• **Objective A**: Please revise the report on Hamas funding from the words "The U.K., France" through "as November 2024.", replacing "Mauritius" with "Malta".
• **Objective B**:
For each statement below, decide whether the report on Hamas funding supports it. Answer yes or no and quote the words that settle it.
(i) The cash program pays $200-$300 per month to 546,000 people in Gaza.
(ii) The digital platform used to distribute the cash is funded by UNICEF.
(iii) The U.K. gave $4.8 million to UNICEF projects in the West Bank and Gaza in 2024.
• **Objective C**:
Answer these questions from the report on Hamas funding:
(i) Who leads the MoSD?
(ii) Which organization uncovered the 2022 U.K. Foreign Office document?
(iii) Which outlet did Anne Herzberg speak to on Sunday?

One of Hamas’ top three sources of funding is the U.K., where it is a banned terrorist organization, an investigation from Israel’s Channel 12 found. That funding includes 25% of Hamas’ donors from non-state actors, as well as tens of millions of dollars from the government of the U.K. to a UNICEF program whose beneficiaries are determined by Hamas.
The U.K., France and Canada threatened Israel last week with “concrete actions” if it does not lift restrictions on humanitarian aid and work with United Nations agencies to distribute it.
The U.K., Canada and the European Union — of which France is a member— as well as Switzerland, Norway, Sweden, Mauritius and Croatia, sponsored a project through UNICEF, the U.N. Children’s Emergency Fund, for which a Hamas-run ministry provides a list of people to receive funding.
The program provides cash payments of $200-$300 per month to 546,000 needy people in Gaza. UNICEF said that it works with a “beneficiary list from the MoSD,” meaning the Hamas-controlled Ministry of Social Development, to determine who receives the cash. The program uses a digital platform funded by USAID to distribute the cash. UNICEF published an update on the program as recently as November 2024.
MoSD is led by Ghazi Hamad, a member of Hamas’ politburo, designated a “senior Hamas official” by the U.S. Treasury Department.
A 2022 document from the U.K. Foreign Office, uncovered by NGO Monitor, showed that London was aware of Hamas’ involvement with the program and that it had the potential for “severe” reputational damage.
“The cash assistance component will be implemented in coordination with the Ministry of Social Development MoSD. The MoSD in Gaza is affiliated with the de facto authorities and thus UK Aid can be linked directly or indirectly with supporting the de facto authority (Hamas) in Gaza which is part of a proscribed group,” the document reads.
The U.K. gave about $23.1 million to UNICEF projects in the West Bank and Gaza in 2024, and $4.8 million in 2023.
NGO Monitor’s legal Advisor, Anne Herzberg, noted that it is unclear how much of that funding went to the Gaza cash program.
“There is very little detail from the U.K. side about how much is going in, what oversight is in place, what exactly they are doing to mitigate the risk” of money going to Hamas, Herzberg told Jewish Insider on Sunday. “A lot of countries are giving funds to the U.N. and just leave it in their hands.”

• **Records**:
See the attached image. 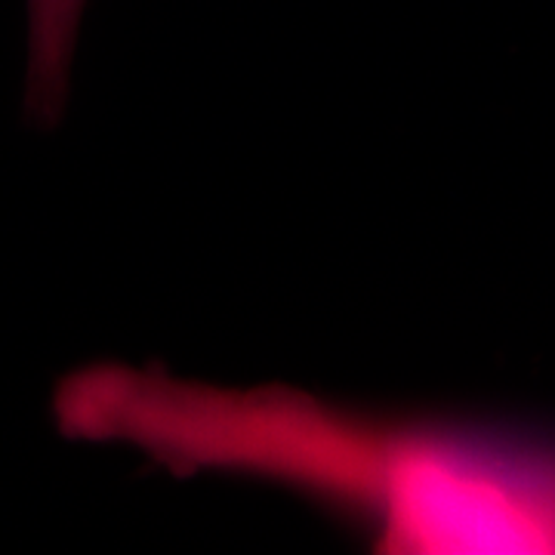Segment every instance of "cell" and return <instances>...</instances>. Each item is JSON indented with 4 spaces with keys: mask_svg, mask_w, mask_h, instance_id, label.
I'll list each match as a JSON object with an SVG mask.
<instances>
[{
    "mask_svg": "<svg viewBox=\"0 0 555 555\" xmlns=\"http://www.w3.org/2000/svg\"><path fill=\"white\" fill-rule=\"evenodd\" d=\"M53 420L65 438L127 448L177 478L287 488L374 553L555 555V438L531 429L120 361L62 377Z\"/></svg>",
    "mask_w": 555,
    "mask_h": 555,
    "instance_id": "obj_1",
    "label": "cell"
},
{
    "mask_svg": "<svg viewBox=\"0 0 555 555\" xmlns=\"http://www.w3.org/2000/svg\"><path fill=\"white\" fill-rule=\"evenodd\" d=\"M28 7V108L60 115L87 0H25Z\"/></svg>",
    "mask_w": 555,
    "mask_h": 555,
    "instance_id": "obj_2",
    "label": "cell"
}]
</instances>
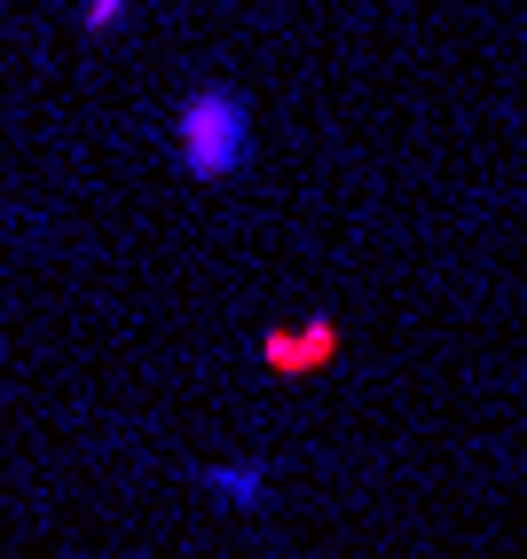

• **Task output A**:
The U.K., France and Canada threatened Israel last week with “concrete actions” if it does not lift restrictions on humanitarian aid and work with United Nations agencies to distribute it.
The U.K., Canada and the European Union — of which France is a member— as well as Switzerland, Norway, Sweden, Malta and Croatia, sponsored a project through UNICEF, the U.N. Children’s Emergency Fund, for which a Hamas-run ministry provides a list of people to receive funding.
The program provides cash payments of $200-$300 per month to 546,000 needy people in Gaza. UNICEF said that it works with a “beneficiary list from the MoSD,” meaning the Hamas-controlled Ministry of Social Development, to determine who receives the cash. The program uses a digital platform funded by USAID to distribute the cash. UNICEF published an update on the program as recently as November 2024.

• **Task output B**:
(i) Yes: "The program provides cash payments of $200-$300 per month to 546,000 needy people in Gaza."
(ii) No: "The program uses a digital platform funded by USAID to distribute the cash."
(iii) No: "The U.K. gave about $23.1 million to UNICEF projects in the West Bank and Gaza in 2024, and $4.8 million in 2023."

• **Task output C**:
(i) Ghazi Hamad
(ii) NGO Monitor
(iii) Jewish Insider